The mayors released “Divesting from Fossil Fuels, Investing in Our Future: A Toolkit for Cities,” an outline for cities to incentivize and mobilize their teams to disengage from the fossil fuel industry. The toolkit reviews financial incentives for divestment, tactics to advocate and rally the public interest towards divestment, case studies related to divestment, and putting rules and regulations in place for public pension funds to divest.
A few case studies highlight key victories in divestment from fossil fuel operations around the world, namely New York City’s own commitment for complete divestment from fossil fuels, as well as similar pledges by Auckland, Berlin, Copenhagen, Melbourne, Oslo, London, and Stockholm, many of which pledged for full divestment by 2050.
The report also highlighted financial incentives ties to decarbonization of a fund’s portfolio. “There is a strong argument that low-carbon investment can present a further risk management function which squares well with fiduciary duty,” the report said. “Pursuing [sustainable solutions] allows city pension funds to tap into the significant opportunities linked to the low-carbon transition.

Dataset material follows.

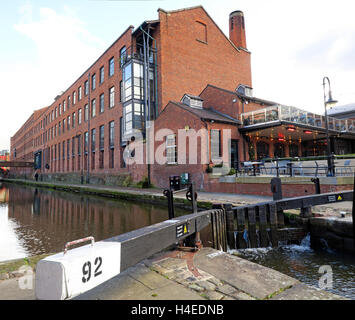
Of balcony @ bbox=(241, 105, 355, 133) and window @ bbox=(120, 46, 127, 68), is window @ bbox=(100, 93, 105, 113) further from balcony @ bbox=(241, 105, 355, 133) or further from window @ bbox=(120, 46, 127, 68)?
balcony @ bbox=(241, 105, 355, 133)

With sustainable investment no longer being niche, options exist across a wide range of asset classes.”
The report cites that the fossil-fuel industry is bound for huge losses over the upcoming decades under a 2-degree Celsius policy scenario, with the oil industry accounting for $22.4 trillion of losses, gas for $5.5 trillion, and coal for $5.8 trillion. The mayors implore cities to divest before incurring such huge losses.
Another avenue discussed was to rally public support that could incentivize legislators to introduce legislation that would stymie the breadth of fossil fuel-related investments a public pension fund could become involved in.
“Due to their leadership and influence, in some cities it may be beneficial for the mayor to personally promote the divest/invest commitment with the trustees,” the mayors said in their report. Such promotion could be highlighted with argument supporting the rise of sustainable investment opportunities, climate-related financial risks, and portfolio performance related to fossil fuel investments.